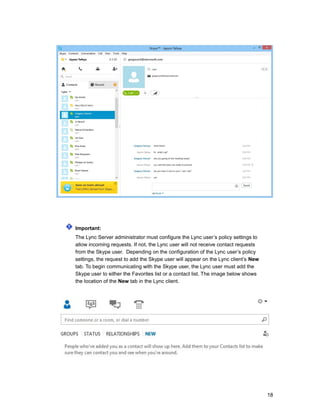 Important:
The Lync Server administrator must configure the Lync user’s policy settings to
allow incoming requests. If not, the Lync user will not receive contact requests
from the Skype user. Depending on the configuration of the Lync user’s policy
settings, the request to add the Skype user will appear on the Lync client’s New
tab. To begin communicating with the Skype user, the Lync user must add the
Skype user to either the Favorites list or a contact list. The image below shows
the location of the New tab in the Lync client.
18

★ ★ ★

— Task to carry out —
Which lines above carry the string "contact"? Copy those lines.

— Exercise answer —
allow incoming requests. If not, the Lync user will not receive contact requests
Skype user to either the Favorites list or a contact list. The image below shows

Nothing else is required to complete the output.